Switch every "camera" in the lines below to "viewer" and write the lines out again with nothing else changed, omitting the pictures.

━━━

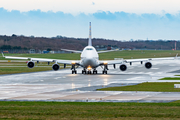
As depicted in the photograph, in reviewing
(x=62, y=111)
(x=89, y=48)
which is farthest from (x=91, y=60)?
(x=62, y=111)

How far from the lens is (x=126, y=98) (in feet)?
104

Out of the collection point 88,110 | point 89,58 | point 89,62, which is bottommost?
point 88,110

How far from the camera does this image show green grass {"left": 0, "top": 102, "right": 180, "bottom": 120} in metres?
22.2

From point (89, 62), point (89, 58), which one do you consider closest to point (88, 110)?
point (89, 58)

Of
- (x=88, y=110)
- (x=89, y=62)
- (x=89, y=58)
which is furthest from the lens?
(x=89, y=62)

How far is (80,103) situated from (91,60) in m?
34.3

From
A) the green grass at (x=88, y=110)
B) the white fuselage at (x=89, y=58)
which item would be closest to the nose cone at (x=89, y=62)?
the white fuselage at (x=89, y=58)

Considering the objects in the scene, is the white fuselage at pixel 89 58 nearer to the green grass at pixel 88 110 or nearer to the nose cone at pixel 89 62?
the nose cone at pixel 89 62

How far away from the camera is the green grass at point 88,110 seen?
22203 millimetres

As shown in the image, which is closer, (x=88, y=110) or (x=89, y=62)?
(x=88, y=110)

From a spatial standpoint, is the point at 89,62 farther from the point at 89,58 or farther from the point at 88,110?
the point at 88,110

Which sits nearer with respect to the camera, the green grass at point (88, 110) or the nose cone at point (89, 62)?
the green grass at point (88, 110)

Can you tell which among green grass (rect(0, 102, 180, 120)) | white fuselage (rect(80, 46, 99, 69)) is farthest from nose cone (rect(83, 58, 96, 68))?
green grass (rect(0, 102, 180, 120))

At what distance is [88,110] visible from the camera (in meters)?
24.7
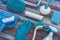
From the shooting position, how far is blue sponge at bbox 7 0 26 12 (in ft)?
3.32

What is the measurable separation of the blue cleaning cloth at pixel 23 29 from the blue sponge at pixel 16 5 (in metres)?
0.13

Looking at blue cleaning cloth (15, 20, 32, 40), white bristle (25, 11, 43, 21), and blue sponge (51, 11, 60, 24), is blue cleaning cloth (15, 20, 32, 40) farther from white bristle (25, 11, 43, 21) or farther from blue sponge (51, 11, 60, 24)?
blue sponge (51, 11, 60, 24)

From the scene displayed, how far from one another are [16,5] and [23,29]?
210 mm

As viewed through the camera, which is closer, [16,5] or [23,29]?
[23,29]

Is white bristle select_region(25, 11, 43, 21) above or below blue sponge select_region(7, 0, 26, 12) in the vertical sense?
below

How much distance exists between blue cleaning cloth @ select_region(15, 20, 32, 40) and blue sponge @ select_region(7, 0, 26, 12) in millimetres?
130

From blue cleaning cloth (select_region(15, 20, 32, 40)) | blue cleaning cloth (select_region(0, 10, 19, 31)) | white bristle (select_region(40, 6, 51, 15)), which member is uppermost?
white bristle (select_region(40, 6, 51, 15))

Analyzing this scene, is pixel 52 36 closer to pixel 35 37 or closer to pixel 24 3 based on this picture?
pixel 35 37

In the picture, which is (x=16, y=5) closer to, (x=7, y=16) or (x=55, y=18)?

━━━

• CORRECT RESPONSE:
As depicted in the photograph, in reviewing
(x=62, y=111)
(x=89, y=48)
which is farthest from (x=91, y=60)?
(x=62, y=111)

How far from the lens is (x=126, y=98) (in feet)?
104

Out of the collection point 88,110 | point 89,58 | point 89,62, which is bottommost?
point 88,110

How far from the viewer does this image show green grass {"left": 0, "top": 102, "right": 180, "bottom": 120} in metres?
22.2

From point (89, 62), point (89, 58), which one do you consider closest to point (88, 110)?
point (89, 58)

Of
- (x=88, y=110)
- (x=89, y=62)
- (x=89, y=58)
which is furthest from the lens?
(x=89, y=62)

How far is (80,103) situated from (91,60) in m?
34.3

From
A) the green grass at (x=88, y=110)
B) the white fuselage at (x=89, y=58)
which item would be closest to the nose cone at (x=89, y=62)?
the white fuselage at (x=89, y=58)

Considering the objects in the scene, is the white fuselage at pixel 89 58 nearer to the green grass at pixel 88 110 or nearer to the nose cone at pixel 89 62?
the nose cone at pixel 89 62

How far away from the viewer is the green grass at point 88,110 seen?
22203 millimetres

As shown in the image, which is closer, (x=88, y=110) or (x=89, y=62)?
(x=88, y=110)

From a spatial standpoint, is the point at 89,62 farther from the point at 89,58 or farther from the point at 88,110?
the point at 88,110

Which sits nearer with respect to the viewer, the green grass at point (88, 110) or the nose cone at point (89, 62)?
the green grass at point (88, 110)

Can you tell which among green grass (rect(0, 102, 180, 120)) | white fuselage (rect(80, 46, 99, 69)) is farthest from nose cone (rect(83, 58, 96, 68))?
green grass (rect(0, 102, 180, 120))

At what distance is [88,110] visible from the viewer (in meters)?
24.7
From the shooting position, how far is blue sponge at bbox 7 0 26 12 (in ft)?
3.32

What is the measurable separation of the blue cleaning cloth at pixel 23 29 from the blue sponge at pixel 16 5 (in metres)?
0.13

Looking at blue cleaning cloth (15, 20, 32, 40), white bristle (25, 11, 43, 21), and blue sponge (51, 11, 60, 24), is blue cleaning cloth (15, 20, 32, 40) farther from white bristle (25, 11, 43, 21) or farther from blue sponge (51, 11, 60, 24)?
blue sponge (51, 11, 60, 24)

From the scene displayed, how far from one another are [16,5] and [23,29]?
210 mm

As viewed through the viewer, which is closer, [16,5] or [23,29]?
[23,29]

Is white bristle select_region(25, 11, 43, 21) above or below blue sponge select_region(7, 0, 26, 12) in the vertical sense?
below

How much distance exists between blue cleaning cloth @ select_region(15, 20, 32, 40) and blue sponge @ select_region(7, 0, 26, 12) in millimetres?
130

From blue cleaning cloth (select_region(15, 20, 32, 40)) | blue cleaning cloth (select_region(0, 10, 19, 31)) | white bristle (select_region(40, 6, 51, 15)), which member is uppermost?
white bristle (select_region(40, 6, 51, 15))

Analyzing this scene, is pixel 52 36 closer to pixel 35 37 or closer to pixel 24 3 based on this picture?
pixel 35 37

In the picture, which is (x=16, y=5) closer to, (x=7, y=16) or (x=55, y=18)?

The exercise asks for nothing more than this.